I have no idea if the title makes any sense but I can't find the right words to descibe my "problem" in one line. Anyway, here is my problem. There is an interface for a search:

template <typename InputType, typename ResultType> class Search {
public:
    virtual void search (InputType) = 0;
    virtual void getResult(ResultType&) = 0;

};

and several derived classes like:

template <typename InputType, typename ResultType> 
    class XMLSearch : public Search<InputType, ResultType> {
public:
    void search (InputType) { ... };
    void getResult(ResultType&) { ... };

};

The derived classes shall be used in the source code later on. I would like to hold a simple pointer to a Search without specifying the template parameters, then assign a new XMLSearch and thereby define the template parameters of Search and XMLSearch

Search *s = new XMLSearch<int, int>();

I found a way that works syntactically like what I'm trying to do, but it seems a bit odd to really use it:

template <typename T> class Derived;

class Base {
public:
 template <typename T>
 bool GetValue(T &value) {
  Derived<T> *castedThis=dynamic_cast<Derived<T>* >(this);
  if(castedThis)
   return castedThis->GetValue(value);
  return false;
 }
 virtual void Dummy() {}
};

template <typename T> class Derived : public Base {
public:
 Derived<T>() {
  mValue=17;
 }

 bool GetValue(T &value) {
  value=mValue;
  return true;
 }
 T mValue;
};

int main(int argc, char* argv[])
{
 Base *v=new Derived<int>;
 int i=0;
 if(!v->GetValue(i))
  std::cout<<"Wrong type int."<<std::endl;
 float f=0.0;
 if(!v->GetValue(f))
  std::cout<<"Wrong type float."<<std::endl;
 std::cout<<i<<std::endl<<f;
 char c;
 std::cin>>c; 
 return 0;
}

Is there a better way to accomplish this?

Answer 1

Is there a better way to accomplish this?

Yes, that design is slightly better, since that's using static-dispatching while calling GetValue() (I'm assuming that dynamic_cast is typo, you actually wanted to type static_cast in Base::GetValue()). In that design, Base::GetValue() is not virtual, yet it is able to call Derived::GetValue() using pointer of type Base. This makes it slightly fast.

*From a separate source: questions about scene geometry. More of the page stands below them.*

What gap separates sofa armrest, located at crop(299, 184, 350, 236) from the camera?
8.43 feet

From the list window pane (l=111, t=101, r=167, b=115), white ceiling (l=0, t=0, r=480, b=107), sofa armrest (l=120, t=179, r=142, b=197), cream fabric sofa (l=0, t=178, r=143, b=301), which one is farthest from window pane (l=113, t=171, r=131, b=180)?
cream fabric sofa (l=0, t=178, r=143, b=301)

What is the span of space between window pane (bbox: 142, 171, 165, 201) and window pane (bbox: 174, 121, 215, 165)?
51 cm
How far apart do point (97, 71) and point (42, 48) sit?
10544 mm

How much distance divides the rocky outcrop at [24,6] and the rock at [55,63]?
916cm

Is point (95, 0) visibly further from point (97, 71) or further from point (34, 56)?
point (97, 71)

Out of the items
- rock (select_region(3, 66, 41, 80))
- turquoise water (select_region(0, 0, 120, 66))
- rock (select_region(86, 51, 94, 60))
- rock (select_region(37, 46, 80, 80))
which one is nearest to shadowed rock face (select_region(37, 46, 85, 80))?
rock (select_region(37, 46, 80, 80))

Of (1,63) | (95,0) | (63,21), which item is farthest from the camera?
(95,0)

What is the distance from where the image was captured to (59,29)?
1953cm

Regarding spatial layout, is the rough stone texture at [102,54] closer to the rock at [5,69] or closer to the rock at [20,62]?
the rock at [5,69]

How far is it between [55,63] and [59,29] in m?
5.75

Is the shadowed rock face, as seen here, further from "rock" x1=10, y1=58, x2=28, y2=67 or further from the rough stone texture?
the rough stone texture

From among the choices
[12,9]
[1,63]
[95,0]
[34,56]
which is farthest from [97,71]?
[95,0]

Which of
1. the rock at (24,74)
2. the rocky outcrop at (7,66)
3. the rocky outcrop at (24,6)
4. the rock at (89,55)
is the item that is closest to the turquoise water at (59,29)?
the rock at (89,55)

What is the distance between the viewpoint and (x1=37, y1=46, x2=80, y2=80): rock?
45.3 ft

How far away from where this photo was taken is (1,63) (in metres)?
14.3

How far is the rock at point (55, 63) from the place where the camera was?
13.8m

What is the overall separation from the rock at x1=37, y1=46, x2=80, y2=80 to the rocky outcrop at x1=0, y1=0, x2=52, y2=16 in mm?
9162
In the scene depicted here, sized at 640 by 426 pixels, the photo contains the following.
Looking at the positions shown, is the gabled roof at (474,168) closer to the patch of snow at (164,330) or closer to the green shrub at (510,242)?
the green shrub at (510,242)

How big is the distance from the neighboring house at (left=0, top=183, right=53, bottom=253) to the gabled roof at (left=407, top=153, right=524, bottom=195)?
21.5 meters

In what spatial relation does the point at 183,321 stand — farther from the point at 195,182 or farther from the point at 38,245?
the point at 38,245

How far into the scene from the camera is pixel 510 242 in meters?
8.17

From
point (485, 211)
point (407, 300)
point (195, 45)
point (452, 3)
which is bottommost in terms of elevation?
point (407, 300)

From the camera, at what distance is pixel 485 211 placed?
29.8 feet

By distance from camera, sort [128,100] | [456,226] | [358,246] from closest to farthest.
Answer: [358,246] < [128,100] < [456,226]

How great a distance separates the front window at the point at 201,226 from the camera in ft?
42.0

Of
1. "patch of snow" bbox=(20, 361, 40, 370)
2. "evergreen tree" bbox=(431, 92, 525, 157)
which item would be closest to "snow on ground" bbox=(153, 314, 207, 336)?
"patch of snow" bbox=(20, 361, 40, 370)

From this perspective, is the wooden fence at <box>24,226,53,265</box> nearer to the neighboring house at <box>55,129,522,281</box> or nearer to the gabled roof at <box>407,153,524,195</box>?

But even your way is not that bad. All you've to instantiate your class templates like this:

Search<int,int> *s = new XMLSearch<int, int>();

Your Search *s = new XMLSearch<int, int>() is wrong!

---

You can typedef your templates as follows:

typedef Search<int,int> iisearch;
typedef XMLSearch<int,int> iixmlsearch;

Then use them:

iisearch *s = new iixmlsearch();

This looks better, right?

---

Small Modification

You can make your class slightly better performance-wise. For that, write your Search class template as follows:

template <typename InputType, typename ResultType> class Search {
public:
    void search (InputType input) //it's not virtual anymore!
    {
        xmlsearch *_this = getXmlSearch();
        xmlsearch->search(input);
    }
    void getResult(ResultType& result) //it's not virtual anymore!
    {
        xmlsearch *_this = getXmlSearch();
        xmlsearch->getResult(result);
    }
private:
    typedef XMLSearch<InputType, ResultType> xmlsearch;
    xmlsearch* getXmlSearch()
    {
       static xmlsearch *_this= static_cast<xmlsearch* >(this);
       return _this;
    }
    
};

Now your base class is not abstract, as it doesn't define virtual functions. This design is slightly faster than your version!